**Set exercise**.
Reproduce verbatim the passage of the leasehold article that begins with the words containing "Sir Peter Bottomley" and ends with "as a charity.".

Sir Peter Bottomley made another strong speech over leasehold issues today at the Chartered Institute of Housing meeting in Crawley. It was titled “Less legal torture and more happiness in leasehold”.
“All cases of forfeiture should be reported to the Master of the Rolls, who heads the civil courts,” said the MP, who along with Rt Hon Ed Davey (LibDem MP for Surbiton and Kingston) and Jim Fitzpatrick (Labour MP for Poplar and Limehouse) are patrons of LKP / Campaign against retirement leasehold exploitation, which is seeking registration as a charity.
A full report of the meeting will be published shortly.
The video of Sir Peter’s speech can be seen above.
The pre-prepared speech belong was not exactly relayed by Sir Peter:
EVERY residential leasehold forfeiture should be reported to the Master of the Rolls
Forfeiture is “nuclear weapon” in the hands of unscrupulous freeholders and judges “have the responsibility of having a sense of proportion”
Evidence of widespread systemic system-playing in leasehold is now unarguable
Criticism of Leasehold Advisory Service for promoting disgraced managing agent
Social landlords should never forfeit leases or use lawyers in disputes at tribunal landing leaseholders with ruinous costs.

**Extracted material**.
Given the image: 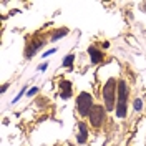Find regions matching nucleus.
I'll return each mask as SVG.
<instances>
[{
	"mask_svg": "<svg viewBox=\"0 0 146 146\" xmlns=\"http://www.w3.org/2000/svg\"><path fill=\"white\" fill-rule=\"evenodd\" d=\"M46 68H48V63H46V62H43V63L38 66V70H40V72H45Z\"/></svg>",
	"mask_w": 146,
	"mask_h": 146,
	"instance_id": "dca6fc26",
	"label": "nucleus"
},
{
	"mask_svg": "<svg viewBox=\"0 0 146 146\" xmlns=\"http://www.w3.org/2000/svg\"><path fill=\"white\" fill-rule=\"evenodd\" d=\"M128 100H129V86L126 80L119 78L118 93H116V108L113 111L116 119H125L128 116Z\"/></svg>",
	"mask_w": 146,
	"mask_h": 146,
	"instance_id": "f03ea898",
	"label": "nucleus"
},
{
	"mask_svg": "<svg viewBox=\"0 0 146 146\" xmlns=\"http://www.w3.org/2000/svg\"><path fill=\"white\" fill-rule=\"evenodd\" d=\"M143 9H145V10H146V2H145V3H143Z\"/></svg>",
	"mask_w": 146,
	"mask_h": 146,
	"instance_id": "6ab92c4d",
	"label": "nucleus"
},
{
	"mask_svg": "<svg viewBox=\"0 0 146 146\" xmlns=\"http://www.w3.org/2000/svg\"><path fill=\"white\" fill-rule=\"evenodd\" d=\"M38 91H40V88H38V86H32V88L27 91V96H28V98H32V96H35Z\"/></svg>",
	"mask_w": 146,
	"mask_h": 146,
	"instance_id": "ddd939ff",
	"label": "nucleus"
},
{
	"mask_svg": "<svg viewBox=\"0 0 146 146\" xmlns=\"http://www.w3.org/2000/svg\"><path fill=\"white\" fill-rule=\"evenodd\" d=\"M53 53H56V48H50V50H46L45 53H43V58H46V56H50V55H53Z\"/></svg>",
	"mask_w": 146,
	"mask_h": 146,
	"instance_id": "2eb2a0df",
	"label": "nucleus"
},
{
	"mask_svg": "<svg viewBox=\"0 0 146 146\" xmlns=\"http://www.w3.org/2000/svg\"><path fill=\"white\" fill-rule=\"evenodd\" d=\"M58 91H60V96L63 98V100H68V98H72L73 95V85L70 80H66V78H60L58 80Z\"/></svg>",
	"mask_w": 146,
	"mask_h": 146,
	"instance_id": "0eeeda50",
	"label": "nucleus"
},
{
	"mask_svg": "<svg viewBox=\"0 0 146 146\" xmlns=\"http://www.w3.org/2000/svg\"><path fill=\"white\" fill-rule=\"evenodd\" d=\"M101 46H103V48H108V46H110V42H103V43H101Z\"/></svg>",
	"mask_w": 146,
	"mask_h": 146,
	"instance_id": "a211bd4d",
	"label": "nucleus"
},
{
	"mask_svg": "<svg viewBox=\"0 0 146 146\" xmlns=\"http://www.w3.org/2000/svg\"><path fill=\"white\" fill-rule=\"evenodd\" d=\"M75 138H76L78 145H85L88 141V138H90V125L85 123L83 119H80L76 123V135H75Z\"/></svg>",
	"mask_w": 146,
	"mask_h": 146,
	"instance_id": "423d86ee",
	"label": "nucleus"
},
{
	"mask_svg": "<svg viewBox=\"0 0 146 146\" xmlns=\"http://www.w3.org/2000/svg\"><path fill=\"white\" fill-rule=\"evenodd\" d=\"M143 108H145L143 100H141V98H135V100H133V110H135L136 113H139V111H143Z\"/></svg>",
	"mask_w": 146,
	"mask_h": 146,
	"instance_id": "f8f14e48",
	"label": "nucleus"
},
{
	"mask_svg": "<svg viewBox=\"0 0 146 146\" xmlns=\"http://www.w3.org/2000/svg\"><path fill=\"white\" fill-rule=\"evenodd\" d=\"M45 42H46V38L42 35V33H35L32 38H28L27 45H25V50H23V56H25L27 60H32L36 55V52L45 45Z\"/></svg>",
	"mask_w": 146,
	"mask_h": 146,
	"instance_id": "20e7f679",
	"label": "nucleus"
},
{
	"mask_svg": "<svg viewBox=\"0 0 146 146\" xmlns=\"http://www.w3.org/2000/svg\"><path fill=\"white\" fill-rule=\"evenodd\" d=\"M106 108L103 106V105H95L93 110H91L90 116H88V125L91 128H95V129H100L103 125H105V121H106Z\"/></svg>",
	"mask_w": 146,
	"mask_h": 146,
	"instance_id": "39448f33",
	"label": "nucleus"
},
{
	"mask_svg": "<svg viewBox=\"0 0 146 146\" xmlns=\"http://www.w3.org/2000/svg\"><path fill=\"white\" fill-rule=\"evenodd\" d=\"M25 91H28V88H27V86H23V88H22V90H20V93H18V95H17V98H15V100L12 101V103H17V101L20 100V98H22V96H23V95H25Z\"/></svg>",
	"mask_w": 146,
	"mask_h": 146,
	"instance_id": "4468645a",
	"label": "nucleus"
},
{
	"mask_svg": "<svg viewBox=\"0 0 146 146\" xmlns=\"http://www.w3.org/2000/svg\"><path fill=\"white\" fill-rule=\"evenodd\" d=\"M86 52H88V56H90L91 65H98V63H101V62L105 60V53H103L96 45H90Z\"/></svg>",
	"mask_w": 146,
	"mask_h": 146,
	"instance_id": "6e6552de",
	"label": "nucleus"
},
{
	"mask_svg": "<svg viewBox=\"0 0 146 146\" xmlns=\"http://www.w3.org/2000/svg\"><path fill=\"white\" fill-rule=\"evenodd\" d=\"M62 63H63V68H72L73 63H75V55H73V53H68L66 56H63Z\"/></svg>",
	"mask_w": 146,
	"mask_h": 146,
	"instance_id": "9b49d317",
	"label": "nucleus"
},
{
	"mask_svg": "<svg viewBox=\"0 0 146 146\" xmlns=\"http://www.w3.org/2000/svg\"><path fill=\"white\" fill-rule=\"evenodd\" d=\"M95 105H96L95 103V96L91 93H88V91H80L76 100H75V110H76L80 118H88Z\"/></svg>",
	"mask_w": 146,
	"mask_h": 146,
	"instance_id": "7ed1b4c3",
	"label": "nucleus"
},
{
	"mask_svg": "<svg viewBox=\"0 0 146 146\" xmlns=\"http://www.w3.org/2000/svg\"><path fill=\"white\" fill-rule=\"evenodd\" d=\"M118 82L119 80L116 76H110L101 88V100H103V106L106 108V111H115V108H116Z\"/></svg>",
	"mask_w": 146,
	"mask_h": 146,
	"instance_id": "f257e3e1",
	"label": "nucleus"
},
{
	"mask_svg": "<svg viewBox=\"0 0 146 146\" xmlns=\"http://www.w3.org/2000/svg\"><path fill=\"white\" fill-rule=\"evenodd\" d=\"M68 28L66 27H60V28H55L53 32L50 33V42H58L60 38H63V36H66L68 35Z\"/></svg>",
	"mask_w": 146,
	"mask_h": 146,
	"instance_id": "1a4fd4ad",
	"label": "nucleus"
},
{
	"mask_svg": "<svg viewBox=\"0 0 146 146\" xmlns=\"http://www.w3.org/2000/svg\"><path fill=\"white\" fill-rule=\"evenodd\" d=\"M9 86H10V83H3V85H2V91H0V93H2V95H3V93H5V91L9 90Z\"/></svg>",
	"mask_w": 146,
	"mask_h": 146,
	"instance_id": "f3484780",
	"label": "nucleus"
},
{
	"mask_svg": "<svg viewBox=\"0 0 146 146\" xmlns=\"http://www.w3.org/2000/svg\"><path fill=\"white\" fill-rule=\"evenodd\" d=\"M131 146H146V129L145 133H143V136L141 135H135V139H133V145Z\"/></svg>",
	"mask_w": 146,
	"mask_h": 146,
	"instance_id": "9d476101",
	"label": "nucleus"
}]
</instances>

--

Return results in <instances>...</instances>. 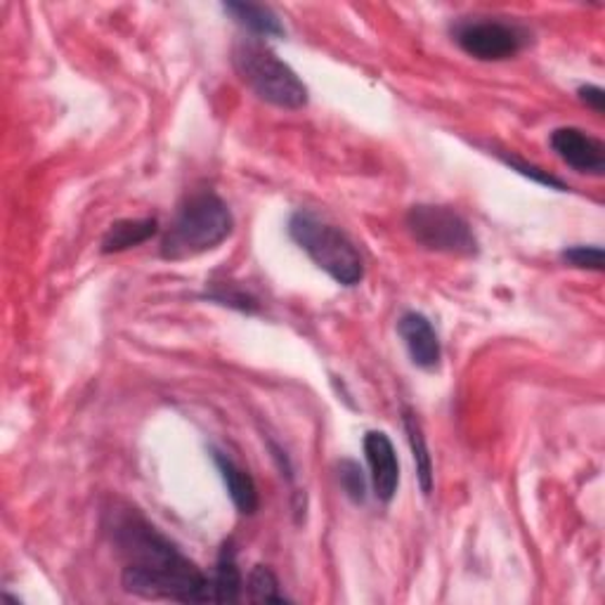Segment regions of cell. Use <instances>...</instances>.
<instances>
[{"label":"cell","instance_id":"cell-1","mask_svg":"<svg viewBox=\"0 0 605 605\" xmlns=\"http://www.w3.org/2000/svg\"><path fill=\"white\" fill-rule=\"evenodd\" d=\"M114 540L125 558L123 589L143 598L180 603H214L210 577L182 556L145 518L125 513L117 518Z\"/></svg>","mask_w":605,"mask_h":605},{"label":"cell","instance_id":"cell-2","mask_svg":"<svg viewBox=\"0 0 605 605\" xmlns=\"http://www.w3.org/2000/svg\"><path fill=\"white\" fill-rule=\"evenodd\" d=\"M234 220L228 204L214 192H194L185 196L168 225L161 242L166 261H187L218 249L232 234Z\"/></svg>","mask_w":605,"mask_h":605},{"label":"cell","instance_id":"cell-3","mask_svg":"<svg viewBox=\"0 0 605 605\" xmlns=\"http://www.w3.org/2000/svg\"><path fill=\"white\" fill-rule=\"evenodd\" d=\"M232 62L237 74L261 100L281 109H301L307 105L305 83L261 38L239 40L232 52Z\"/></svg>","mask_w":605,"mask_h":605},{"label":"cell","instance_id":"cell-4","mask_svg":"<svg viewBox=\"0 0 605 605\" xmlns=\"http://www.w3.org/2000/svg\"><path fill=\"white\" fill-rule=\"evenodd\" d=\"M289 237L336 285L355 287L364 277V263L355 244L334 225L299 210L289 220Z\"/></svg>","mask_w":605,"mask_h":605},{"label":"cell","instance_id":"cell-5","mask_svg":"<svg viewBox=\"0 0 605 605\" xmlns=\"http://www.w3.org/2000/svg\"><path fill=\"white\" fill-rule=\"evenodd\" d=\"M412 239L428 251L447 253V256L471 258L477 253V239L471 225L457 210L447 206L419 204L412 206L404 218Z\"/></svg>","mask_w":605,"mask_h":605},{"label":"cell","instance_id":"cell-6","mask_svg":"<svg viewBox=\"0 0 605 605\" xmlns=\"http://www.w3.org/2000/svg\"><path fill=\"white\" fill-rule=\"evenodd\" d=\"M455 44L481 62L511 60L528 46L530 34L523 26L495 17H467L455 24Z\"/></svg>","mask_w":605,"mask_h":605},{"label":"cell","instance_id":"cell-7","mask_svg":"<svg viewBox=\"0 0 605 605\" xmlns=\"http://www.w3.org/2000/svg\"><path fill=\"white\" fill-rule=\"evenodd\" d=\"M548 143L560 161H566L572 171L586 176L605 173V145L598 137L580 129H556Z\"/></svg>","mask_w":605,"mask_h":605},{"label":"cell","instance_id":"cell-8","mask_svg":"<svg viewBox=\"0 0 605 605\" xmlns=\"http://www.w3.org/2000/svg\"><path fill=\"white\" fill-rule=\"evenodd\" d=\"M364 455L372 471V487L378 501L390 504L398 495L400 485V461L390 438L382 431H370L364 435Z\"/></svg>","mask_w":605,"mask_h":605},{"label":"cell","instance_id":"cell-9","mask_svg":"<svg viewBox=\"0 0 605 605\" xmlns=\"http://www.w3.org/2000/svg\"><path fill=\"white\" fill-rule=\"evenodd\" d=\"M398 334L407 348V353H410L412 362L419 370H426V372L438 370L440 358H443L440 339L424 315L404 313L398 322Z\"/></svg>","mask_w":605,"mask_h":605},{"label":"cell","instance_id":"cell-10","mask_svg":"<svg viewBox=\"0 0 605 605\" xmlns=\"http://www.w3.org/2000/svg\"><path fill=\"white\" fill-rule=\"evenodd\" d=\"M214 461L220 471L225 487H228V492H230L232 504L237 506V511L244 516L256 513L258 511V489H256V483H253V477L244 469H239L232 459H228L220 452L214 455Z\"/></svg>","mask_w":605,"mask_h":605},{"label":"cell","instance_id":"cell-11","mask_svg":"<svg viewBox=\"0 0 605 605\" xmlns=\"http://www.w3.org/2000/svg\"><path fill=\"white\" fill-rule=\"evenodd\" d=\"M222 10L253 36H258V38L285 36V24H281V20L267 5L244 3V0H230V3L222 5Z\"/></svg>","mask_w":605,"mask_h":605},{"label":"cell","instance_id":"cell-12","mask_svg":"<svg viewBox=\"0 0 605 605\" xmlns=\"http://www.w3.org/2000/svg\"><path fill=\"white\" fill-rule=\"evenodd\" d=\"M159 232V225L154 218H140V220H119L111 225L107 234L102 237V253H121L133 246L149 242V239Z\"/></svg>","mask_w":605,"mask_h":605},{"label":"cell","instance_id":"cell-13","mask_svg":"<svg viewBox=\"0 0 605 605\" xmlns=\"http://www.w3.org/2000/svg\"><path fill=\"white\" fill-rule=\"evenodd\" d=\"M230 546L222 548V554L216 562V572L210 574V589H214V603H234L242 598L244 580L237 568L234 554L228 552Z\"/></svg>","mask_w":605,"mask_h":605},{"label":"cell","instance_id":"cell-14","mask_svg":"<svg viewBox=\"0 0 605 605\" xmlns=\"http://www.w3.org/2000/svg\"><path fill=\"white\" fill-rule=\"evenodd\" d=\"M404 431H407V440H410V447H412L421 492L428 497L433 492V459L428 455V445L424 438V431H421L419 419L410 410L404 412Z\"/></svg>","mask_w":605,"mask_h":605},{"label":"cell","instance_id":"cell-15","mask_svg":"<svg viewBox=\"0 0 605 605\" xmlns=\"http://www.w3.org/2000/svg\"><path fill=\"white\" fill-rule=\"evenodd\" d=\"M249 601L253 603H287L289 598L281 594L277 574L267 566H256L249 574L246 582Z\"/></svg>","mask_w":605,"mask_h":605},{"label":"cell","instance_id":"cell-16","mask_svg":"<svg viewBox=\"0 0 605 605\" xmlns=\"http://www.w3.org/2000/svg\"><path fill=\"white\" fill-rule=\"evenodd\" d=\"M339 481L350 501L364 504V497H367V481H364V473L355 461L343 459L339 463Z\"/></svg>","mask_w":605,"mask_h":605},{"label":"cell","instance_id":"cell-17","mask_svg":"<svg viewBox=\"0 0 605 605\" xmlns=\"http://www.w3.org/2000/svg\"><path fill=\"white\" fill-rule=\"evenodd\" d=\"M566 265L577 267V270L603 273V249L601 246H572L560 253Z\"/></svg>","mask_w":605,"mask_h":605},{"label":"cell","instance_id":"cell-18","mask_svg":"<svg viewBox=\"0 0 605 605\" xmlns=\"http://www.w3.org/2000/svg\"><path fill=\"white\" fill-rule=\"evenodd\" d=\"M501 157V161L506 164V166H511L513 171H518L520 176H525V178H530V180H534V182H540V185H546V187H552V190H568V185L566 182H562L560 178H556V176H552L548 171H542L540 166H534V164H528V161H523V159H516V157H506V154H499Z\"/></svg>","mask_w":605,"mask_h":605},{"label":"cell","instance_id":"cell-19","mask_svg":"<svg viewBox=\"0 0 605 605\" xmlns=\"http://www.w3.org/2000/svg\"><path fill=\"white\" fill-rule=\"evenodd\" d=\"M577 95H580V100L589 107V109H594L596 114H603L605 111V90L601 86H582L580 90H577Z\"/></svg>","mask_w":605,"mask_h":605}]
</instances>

==

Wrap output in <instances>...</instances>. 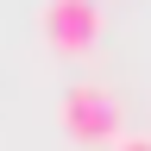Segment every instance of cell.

**Solution to the exercise**.
Sir Peter Bottomley made another strong speech over leasehold issues today at the Chartered Institute of Housing meeting in Crawley. It was titled “Less legal torture and more happiness in leasehold”.
“All cases of forfeiture should be reported to the Master of the Rolls, who heads the civil courts,” said the MP, who along with Rt Hon Ed Davey (LibDem MP for Surbiton and Kingston) and Jim Fitzpatrick (Labour MP for Poplar and Limehouse) are patrons of LKP / Campaign against retirement leasehold exploitation, which is seeking registration as a charity.